» Material for this task
# # #
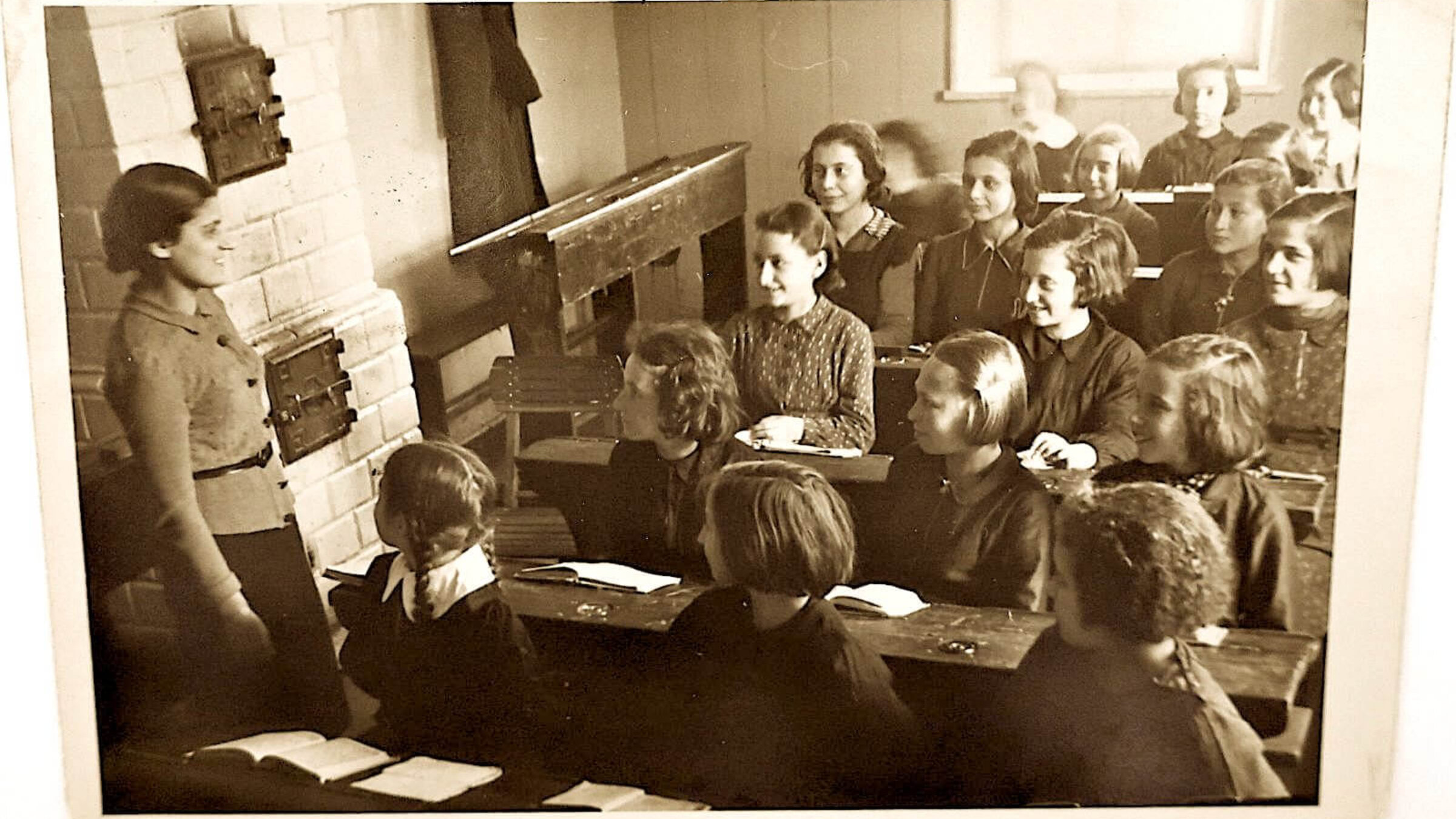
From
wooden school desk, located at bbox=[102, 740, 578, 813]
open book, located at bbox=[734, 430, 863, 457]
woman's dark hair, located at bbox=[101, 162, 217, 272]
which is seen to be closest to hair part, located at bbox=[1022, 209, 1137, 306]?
open book, located at bbox=[734, 430, 863, 457]

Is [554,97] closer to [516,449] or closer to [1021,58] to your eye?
[516,449]

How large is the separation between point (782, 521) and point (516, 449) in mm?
342

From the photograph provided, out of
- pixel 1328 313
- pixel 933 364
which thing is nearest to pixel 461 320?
pixel 933 364

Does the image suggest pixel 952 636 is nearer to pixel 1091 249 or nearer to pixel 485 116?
pixel 1091 249

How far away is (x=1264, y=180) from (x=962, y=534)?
1.80ft

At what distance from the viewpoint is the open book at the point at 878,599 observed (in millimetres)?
1612

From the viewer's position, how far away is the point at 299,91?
5.09 ft

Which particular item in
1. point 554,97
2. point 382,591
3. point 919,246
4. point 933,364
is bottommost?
point 382,591

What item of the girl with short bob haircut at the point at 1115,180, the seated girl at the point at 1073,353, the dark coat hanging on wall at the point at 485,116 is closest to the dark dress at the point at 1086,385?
the seated girl at the point at 1073,353

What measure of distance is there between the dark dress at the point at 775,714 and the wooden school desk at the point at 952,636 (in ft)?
0.10

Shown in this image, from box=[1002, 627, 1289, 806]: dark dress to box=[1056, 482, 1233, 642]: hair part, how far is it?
0.05m

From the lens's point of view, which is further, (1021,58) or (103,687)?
(103,687)

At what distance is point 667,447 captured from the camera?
162 centimetres

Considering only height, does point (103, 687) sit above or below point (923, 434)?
below
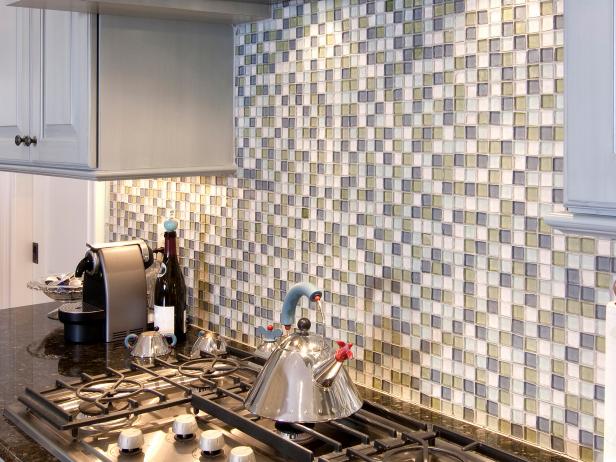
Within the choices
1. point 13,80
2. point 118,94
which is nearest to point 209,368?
point 118,94

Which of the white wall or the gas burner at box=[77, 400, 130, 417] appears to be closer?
the gas burner at box=[77, 400, 130, 417]

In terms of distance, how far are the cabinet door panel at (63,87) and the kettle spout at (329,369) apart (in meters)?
0.84

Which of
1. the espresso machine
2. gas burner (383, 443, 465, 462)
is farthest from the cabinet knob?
gas burner (383, 443, 465, 462)

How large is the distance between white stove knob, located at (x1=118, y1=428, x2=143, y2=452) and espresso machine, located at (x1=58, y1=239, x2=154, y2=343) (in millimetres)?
800

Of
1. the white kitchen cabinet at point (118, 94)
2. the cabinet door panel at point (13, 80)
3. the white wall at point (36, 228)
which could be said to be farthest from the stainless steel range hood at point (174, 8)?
the white wall at point (36, 228)

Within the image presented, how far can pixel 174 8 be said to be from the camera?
2031 millimetres

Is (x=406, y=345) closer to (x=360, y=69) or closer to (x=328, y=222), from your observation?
(x=328, y=222)

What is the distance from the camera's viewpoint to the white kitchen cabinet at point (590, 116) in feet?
3.43

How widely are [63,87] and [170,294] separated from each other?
0.63 meters

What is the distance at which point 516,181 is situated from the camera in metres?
1.62

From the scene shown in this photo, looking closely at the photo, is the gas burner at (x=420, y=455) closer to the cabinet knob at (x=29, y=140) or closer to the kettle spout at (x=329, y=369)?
the kettle spout at (x=329, y=369)

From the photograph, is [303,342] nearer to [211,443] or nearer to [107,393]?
[211,443]

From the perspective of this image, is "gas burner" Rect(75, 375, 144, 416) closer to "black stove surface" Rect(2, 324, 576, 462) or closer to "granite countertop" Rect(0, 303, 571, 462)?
"black stove surface" Rect(2, 324, 576, 462)

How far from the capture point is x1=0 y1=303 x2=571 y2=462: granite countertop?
1.62m
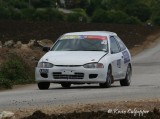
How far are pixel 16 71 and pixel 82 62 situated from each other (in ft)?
25.8

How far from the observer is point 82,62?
17.6m

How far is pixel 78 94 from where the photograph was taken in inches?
616

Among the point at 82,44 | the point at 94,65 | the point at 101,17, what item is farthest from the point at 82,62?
the point at 101,17

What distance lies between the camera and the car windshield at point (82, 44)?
1872 cm

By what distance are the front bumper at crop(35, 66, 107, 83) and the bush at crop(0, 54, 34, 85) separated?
5.82 metres

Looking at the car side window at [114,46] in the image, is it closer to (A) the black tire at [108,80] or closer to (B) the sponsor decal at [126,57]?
(B) the sponsor decal at [126,57]

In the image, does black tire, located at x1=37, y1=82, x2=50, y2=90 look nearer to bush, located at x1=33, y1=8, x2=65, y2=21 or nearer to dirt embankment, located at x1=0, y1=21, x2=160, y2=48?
dirt embankment, located at x1=0, y1=21, x2=160, y2=48

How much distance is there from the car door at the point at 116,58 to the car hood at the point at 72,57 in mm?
565

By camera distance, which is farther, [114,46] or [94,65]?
[114,46]

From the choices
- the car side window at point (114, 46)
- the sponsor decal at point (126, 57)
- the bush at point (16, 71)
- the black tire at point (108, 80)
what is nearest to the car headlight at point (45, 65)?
the black tire at point (108, 80)

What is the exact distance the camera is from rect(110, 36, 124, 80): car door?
739 inches

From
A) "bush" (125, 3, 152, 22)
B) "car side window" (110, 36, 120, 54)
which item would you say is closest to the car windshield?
"car side window" (110, 36, 120, 54)

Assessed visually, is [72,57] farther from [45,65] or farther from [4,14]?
[4,14]

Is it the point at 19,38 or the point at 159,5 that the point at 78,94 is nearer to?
the point at 19,38
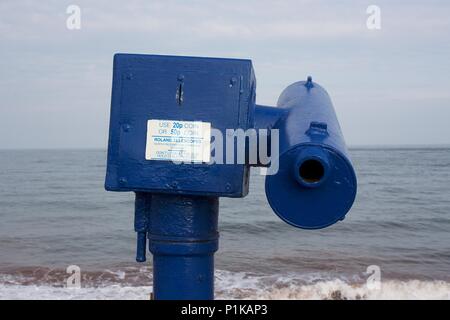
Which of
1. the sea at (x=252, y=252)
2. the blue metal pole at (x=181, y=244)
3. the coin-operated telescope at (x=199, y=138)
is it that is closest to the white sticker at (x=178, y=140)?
the coin-operated telescope at (x=199, y=138)

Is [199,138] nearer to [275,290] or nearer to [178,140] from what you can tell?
[178,140]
# # #
Reproduce each line exactly as it appears, omitting the pictures.

From
wooden school desk, located at bbox=[102, 740, 578, 813]
open book, located at bbox=[734, 430, 863, 457]
woman's dark hair, located at bbox=[101, 162, 217, 272]
which is seen to be closest to hair part, located at bbox=[1022, 209, 1137, 306]?
open book, located at bbox=[734, 430, 863, 457]

Is [554,97] closer to [516,449] or closer to [1021,58] to your eye?
[516,449]

How large is the separation between point (782, 521) and point (516, 449) in mm?
342

From the photograph provided, out of
- pixel 1328 313
- pixel 933 364
which thing is nearest to pixel 461 320?
pixel 933 364

Does the image suggest pixel 952 636 is nearer to pixel 1091 249 or nearer to pixel 485 116?
pixel 1091 249

How far away is (x=1264, y=180) from (x=962, y=534)?
1.80ft

At what distance from the viewpoint is the open book at the point at 878,599 observed (in millimetres)?
1612

From the viewer's position, how far away is the point at 299,91?
5.09 ft

Which particular item in
1. point 554,97
2. point 382,591
3. point 919,246
4. point 933,364
is bottommost?
point 382,591

What item of the girl with short bob haircut at the point at 1115,180, the seated girl at the point at 1073,353, the dark coat hanging on wall at the point at 485,116 is closest to the dark dress at the point at 1086,385?
the seated girl at the point at 1073,353

What measure of distance is there between the dark dress at the point at 775,714 and the wooden school desk at the point at 952,636 (in ft)?
0.10

Shown in this image, from box=[1002, 627, 1289, 806]: dark dress to box=[1056, 482, 1233, 642]: hair part, how far is it?
0.05m

From the lens's point of view, which is further, (1021,58) or (103,687)?
(103,687)

At what distance is point 667,447 captured from the camera?
162 centimetres

Considering only height, does point (103, 687) sit above or below point (923, 434)?
below
Within the choices
1. point 13,80
2. point 118,94
which is nearest to point 209,368?
point 118,94

Which of the white wall or the gas burner at box=[77, 400, 130, 417] appears to be closer?
the gas burner at box=[77, 400, 130, 417]

In terms of distance, how far are the cabinet door panel at (63,87) and the kettle spout at (329,369) apart (in meters)?
0.84

Which of
1. the espresso machine
2. gas burner (383, 443, 465, 462)
is farthest from the cabinet knob?
gas burner (383, 443, 465, 462)

How large is the distance between white stove knob, located at (x1=118, y1=428, x2=143, y2=452) and espresso machine, located at (x1=58, y1=239, x2=154, y2=343) (in millimetres)?
800

Of
1. the white kitchen cabinet at point (118, 94)
2. the cabinet door panel at point (13, 80)
3. the white wall at point (36, 228)
which could be said to be farthest from the stainless steel range hood at point (174, 8)?
the white wall at point (36, 228)

Within the image presented, how far can pixel 174 8 be said to be from the camera?
2031 millimetres

Is (x=406, y=345) closer to (x=360, y=69) or closer to (x=328, y=222), from your observation?
(x=328, y=222)

What is the distance from the camera's viewpoint to the white kitchen cabinet at point (590, 116) in feet?
3.43

How widely are [63,87] and [170,294] separated from each other?
0.63 meters

What is the distance at which point 516,181 is situated from the camera in metres?
1.62

From the scene shown in this photo, looking closely at the photo, is the gas burner at (x=420, y=455) closer to the cabinet knob at (x=29, y=140) or closer to the kettle spout at (x=329, y=369)?
the kettle spout at (x=329, y=369)

From the photograph, is [303,342] nearer to [211,443] or nearer to [107,393]?
[211,443]

From the perspective of this image, is "gas burner" Rect(75, 375, 144, 416) closer to "black stove surface" Rect(2, 324, 576, 462) or closer to "granite countertop" Rect(0, 303, 571, 462)?
"black stove surface" Rect(2, 324, 576, 462)

How far from the capture point is x1=0 y1=303 x2=571 y2=462: granite countertop?
1.62m
How far are pixel 16 71 and pixel 82 62 situated from each other (in ft)?
25.8

How far from the observer is point 82,62?
17.6m

How far is pixel 78 94 from where the photograph was taken in inches?
616

Among the point at 82,44 | the point at 94,65 | the point at 101,17, what item is farthest from the point at 82,62?
the point at 101,17

What distance lies between the camera and the car windshield at point (82, 44)?
1872 cm

By what distance are the front bumper at crop(35, 66, 107, 83) and the bush at crop(0, 54, 34, 85) separated?
5.82 metres

Looking at the car side window at [114,46] in the image, is it closer to (A) the black tire at [108,80] or closer to (B) the sponsor decal at [126,57]?
(B) the sponsor decal at [126,57]

In the image, does black tire, located at x1=37, y1=82, x2=50, y2=90 look nearer to bush, located at x1=33, y1=8, x2=65, y2=21 or nearer to dirt embankment, located at x1=0, y1=21, x2=160, y2=48?
dirt embankment, located at x1=0, y1=21, x2=160, y2=48

How much distance is there from the car door at the point at 116,58 to the car hood at the point at 72,57 in mm?
565

By camera distance, which is farther, [114,46] or [94,65]?
[114,46]

From the choices
- the car side window at point (114, 46)
- the sponsor decal at point (126, 57)
- the bush at point (16, 71)
- the black tire at point (108, 80)
what is nearest to the car headlight at point (45, 65)?
the black tire at point (108, 80)

What is the exact distance the camera is from rect(110, 36, 124, 80): car door?
739 inches

From
A) "bush" (125, 3, 152, 22)
B) "car side window" (110, 36, 120, 54)
which item would you say is closest to the car windshield?
"car side window" (110, 36, 120, 54)

Assessed visually, is [72,57] farther from [45,65] or farther from [4,14]?
[4,14]

Is it the point at 19,38 or the point at 159,5 that the point at 78,94 is nearer to?
the point at 19,38
Which of
1. the sea at (x=252, y=252)
2. the blue metal pole at (x=181, y=244)
3. the coin-operated telescope at (x=199, y=138)
is it that is closest to the white sticker at (x=178, y=140)?
the coin-operated telescope at (x=199, y=138)

Is [199,138] nearer to [275,290] or nearer to [178,140] from what you can tell?
[178,140]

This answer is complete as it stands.